In order to gather web documents it can be useful to download the portions of a website programmatically, mostly to save time and resources. The retrieval and download of documents within a website is often called web crawling or web spidering. This post describes practical ways to crawl websites and by working with sitemaps on the command-line. It contains all necessary code snippets to optimize link discovery and filtering.
Interest of sitemaps
A sitemap is a file that lists the visible or whitelisted URLs for a given site, the main goal being to reveal where machines can look for content. Web crawlers usually discover pages from links within the site and from other sites, following a series of rules and protocols. Sitemaps supplement this data to allow crawlers that support Sitemaps to pick up all URLs in the Sitemap and learn about those URLs using the associated metadata.
The sitemaps protocol primarily allows webmasters to inform search engines about pages on their sites that are available for crawling. Crawlers can use it to pick up all URLs in the sitemap and learn about those URLs using the associated metadata. Sitemaps follow the XML format, so each sitemap is or should be a valid XML file.
Sitemaps are particularly useful by large or complex websites since they are made so that machines can more intelligently crawl the site. This is particularly true if there is a chance to overlook some of the new or recently updated content, for example because some areas of the website are not available through the browsable interface, or when websites have a huge number of pages that are isolated or not well linked together.
About this tutorial
The following instructions use the command-line interface (CLI):
- For a primer please refer to this excellent step-by-step introduction to the CLI.
- For general information please refer to Comment Prompt (tutorial for Windows systems), How to use the Terminal command line in macOS, or An introduction to the Linux Terminal.
Straightforward download, listing and processing
The tool for web text extraction I am working on can process a list of URLs and find the main text along with useful metadata. Trafilatura is a Python package and command-line tool which seamlessly downloads, parses, and scrapes web page data: it can extract metadata, main body text and comments while preserving parts of the text formatting and page structure.
In addition, trafilatura includes support for multilingual and multinational sitemaps. For example, a site can target English language users through links like
http://www.example.com/en/… and German language users through
With its focus on straightforward, easy extraction, this tool can be used straight from the command-line. In all, trafilatura should make it much easier to list links from sitemaps and also download and process them if required. It is the recommended method to perform the task described here.

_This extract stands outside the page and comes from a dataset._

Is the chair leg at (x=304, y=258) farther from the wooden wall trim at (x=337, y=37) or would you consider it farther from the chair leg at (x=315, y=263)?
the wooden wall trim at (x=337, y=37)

If this command sounds familiar you can install it directly with it:
pip3 install trafilatura. Otherwise please refer to the tutorial on installing the trafilatura tool.
- Links can be gathered straight from the homepage (using heuristics) or using a particular URL if it is already known
--listoption is useful to list URLs prior to processing
- Links discovery can start from an input file (-i) containing a list of sources which will then be processed in parallel
The following examples return lists of links. If
--list is absent the pages that have been found are directly retrieved, processed, and returned in the chosen output format (per default: TXT and standard output).
# run link discovery through a sitemap for sitemaps.org and store the resulting links in a file $ trafilatura --sitemap "https://www.sitemaps.org/" --list > mylinks.txt # using an already known sitemap URL $ trafilatura --sitemap "https://www.sitemaps.org/sitemap.xml" --list # targeting webpages in German $ trafilatura --sitemap "https://www.sitemaps.org/" --list --target-language "de"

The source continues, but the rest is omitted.